Sementara itu, menurut Ifa Ariyani S.Psi dari Lembaga Studi Pengembangan Perempuan dan Anak (LSPPA) dari perspektif hukum perlindungan anak, masih banyak terjadi pelanggaran hak anak yang terjadi di sekitar masyarakat dan kerap kali tidak disadari. Umumnya masyarakat menilai pelanggaran hak anak hanya berhubungan dengan kekerasan fisik dan seksual, sedangkan sesungguhnya perilaku orangtua yang cenderung membiarkan atau justru terlalu over-protected terhadap anaknya sudah merupakan pelanggaran hak anak. Kasus lain pelanggaran hak anak yang seringkali mengalami pembiaran yakni dikeluarkannya siswi SMP atau SMA dari sekolah karena ia mengalami kehamilan tidak dikehendaki, dengan alasan norma sosial dan agama. Padahal menurut UU perlindungan anak, hingga usia 18 tahun seseorang masih dikategorikan anak-anak, yang wajib mendapatkan hak pendidikan dan menjadi tanggung jawab orang tua maupun negara. Kemudian, untuk mencegah anak-anak mendapatkan kekerasan seksual, perlu dilakukan sex education sejak dini diantaranya dengan mengenalkan anak pada privasi bagian tubuhnya yang tidak boleh disentuh orang lain selain ayah ibunya, karena menurut catatan kasus pelecehan seksual pada anak sebagian besar justru dilakukan oleh orang yang dikenalnya. Orang tua juga dituntut untuk lebih perhatian terhadap perilaku dan keseharian anak-anaknya, serta terhadap orang yang kerap mendampingi mereka.

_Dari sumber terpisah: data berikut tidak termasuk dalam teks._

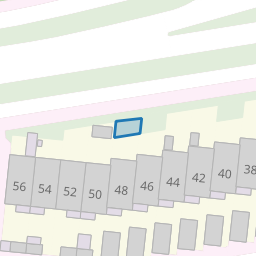 Perceel OHN00-C-11399
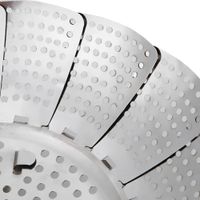 Nivalmix-Cesto-para-Cozimento-de-Alimentos-25cm-N244645-0-Quanhe-2446450-3 Nivalmix-Cesto-para-Cozimento-de-Alimentos-25cm-N244645-0-Quanhe-2446450-3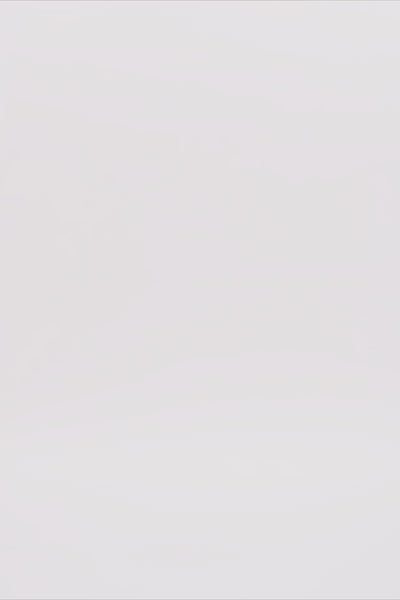 24763_1417_3.mov media file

Dalam konteks ini, DIY juga memiliki prestasi yang patut diacungi jempol karena menjadi pelopor dan satu-satunya daerah yang memiliki lembaga pemerintah untuk perlindungan anak dan perempuan dengan nama Pusat Pelayanan Terpadu Perlindungan Perempuan dan Anak (P2TP2A) “Rekso Dyah Utami”. Menurut S. Murwanti, SH dari P2TP2A DIY bahkan lembaga ini sudah ada lebih dulu dibandingkan milik pemerintah pusat yang baru dibentuk pada tahun 2007. Dengan dana APBD DIY, sejak tahun 2004 P2TP2A ini dibentuk dan dijalankan guna upaya pencegahan, pendampingan atau advokasi baik secara hukum, sosial, psikologis, dan spiritual bagi korban kekerasan dan pelecehan seksual. Keseriusan pemerintah DIY dalam upaya perlindungan anak juga ditunjukkan Pemerintah Provinsi DIY melalui program Kampung Layak Anak, yang tiap tahunnya menggelontorkan dana sebesar 20 juta rupiah untuk tiap kampung yang ada di DIY. Sehingga Murwanti berharap upaya ini dapat ditiru oleh daerah lain yang notabene pendapatan daerahnya justru lebih besar ketimbang DIY.